L. A tese prosseguida pela recorrente merece, no entanto, alguns esclarecimentos: pela actividade comercial ou industrial (ou, ainda, agrícola) que consubstancia o objecto de uma sociedade comercial entende-se, nos termos do n.º 4 do artigo 3º do Código do IRC, uma actividade que consista na realização de operações económicas. Depois, de acordo com a Doutrina unanime, por actividade económica entende-se uma actividade que em regra gera lucros distribuíveis pelos sócios (cfr., por todos, JORGE MANUEL COUTINHO DE ABREU, Curso de Direito Comercial, Vol. II – Das Sociedades –, págs. 8 e seguintes). De resto, é o que se recolhe da lei: segundo o artigo 980º do Código Civil, o “[c]ontrato de sociedade é aquele em que duas ou mais pessoas se obrigam a contribuir com bens ou serviços para o exercício em comum de certa actividade económica, que não seja de mera fruição, a fim de repartirem os lucros resultantes dessa actividade”.

** Tarefas **
**A.** Quais tipos de atividade, segundo o trecho selecionado, podem constituir o objeto de uma sociedade comercial? Liste todos.
**B.** Formate como lista numerada, sem as linhas em branco, as linhas listadas desde a que contém "As displayed in" até o final das linhas listadas, incluindo ambas as extremidades.

** Linhas listadas **
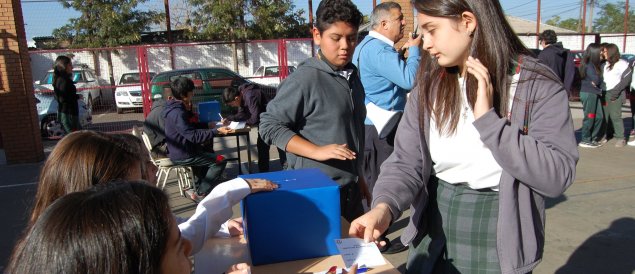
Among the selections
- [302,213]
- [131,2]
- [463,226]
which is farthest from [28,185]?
[131,2]

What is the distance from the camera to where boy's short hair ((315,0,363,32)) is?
2.43m

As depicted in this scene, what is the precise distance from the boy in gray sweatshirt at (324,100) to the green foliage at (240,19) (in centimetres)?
1777

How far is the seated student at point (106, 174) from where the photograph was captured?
5.27ft

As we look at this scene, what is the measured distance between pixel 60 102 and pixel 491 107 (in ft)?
25.8

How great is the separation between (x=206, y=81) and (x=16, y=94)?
3.89 meters

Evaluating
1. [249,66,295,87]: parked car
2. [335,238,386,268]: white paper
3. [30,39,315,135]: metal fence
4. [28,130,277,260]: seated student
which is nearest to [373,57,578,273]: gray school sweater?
[335,238,386,268]: white paper

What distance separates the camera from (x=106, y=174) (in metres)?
1.66

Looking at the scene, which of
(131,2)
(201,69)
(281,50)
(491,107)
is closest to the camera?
(491,107)

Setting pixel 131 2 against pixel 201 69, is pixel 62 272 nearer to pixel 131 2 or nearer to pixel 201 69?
pixel 201 69

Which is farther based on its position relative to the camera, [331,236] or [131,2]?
[131,2]

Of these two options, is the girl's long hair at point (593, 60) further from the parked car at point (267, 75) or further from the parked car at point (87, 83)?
the parked car at point (87, 83)

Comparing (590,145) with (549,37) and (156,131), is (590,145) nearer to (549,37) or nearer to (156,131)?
(549,37)

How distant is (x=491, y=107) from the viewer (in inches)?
52.7

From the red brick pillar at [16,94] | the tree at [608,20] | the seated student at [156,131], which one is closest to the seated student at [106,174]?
the seated student at [156,131]
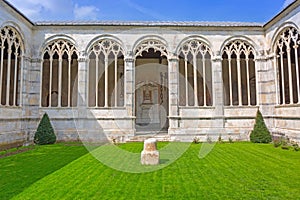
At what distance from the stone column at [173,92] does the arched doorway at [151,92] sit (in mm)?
4457

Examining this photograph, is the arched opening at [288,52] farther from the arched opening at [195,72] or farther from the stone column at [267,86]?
the arched opening at [195,72]

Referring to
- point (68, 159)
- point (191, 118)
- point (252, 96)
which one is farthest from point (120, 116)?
point (252, 96)

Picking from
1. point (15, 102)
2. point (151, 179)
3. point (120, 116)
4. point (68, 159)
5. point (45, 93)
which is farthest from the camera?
point (45, 93)

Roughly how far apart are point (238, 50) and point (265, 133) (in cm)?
437

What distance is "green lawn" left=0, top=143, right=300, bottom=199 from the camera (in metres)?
4.79

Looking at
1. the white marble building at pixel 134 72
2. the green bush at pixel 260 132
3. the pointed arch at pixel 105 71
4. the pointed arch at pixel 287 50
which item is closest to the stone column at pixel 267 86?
the white marble building at pixel 134 72

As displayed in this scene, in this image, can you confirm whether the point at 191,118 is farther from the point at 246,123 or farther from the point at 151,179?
the point at 151,179

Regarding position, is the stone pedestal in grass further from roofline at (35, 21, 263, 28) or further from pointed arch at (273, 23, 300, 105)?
roofline at (35, 21, 263, 28)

** Respostas por tarefa **
**A.**
- comercial
- industrial
- agrícola

**B.**
1. As displayed in this scene, in this image, can you confirm whether the point at 191,118 is farther from the point at 246,123 or farther from the point at 151,179?
2. the point at 151,179
3. Regarding position, is the stone pedestal in grass further from roofline at (35, 21, 263, 28) or further from pointed arch at (273, 23, 300, 105)?
4. roofline at (35, 21, 263, 28)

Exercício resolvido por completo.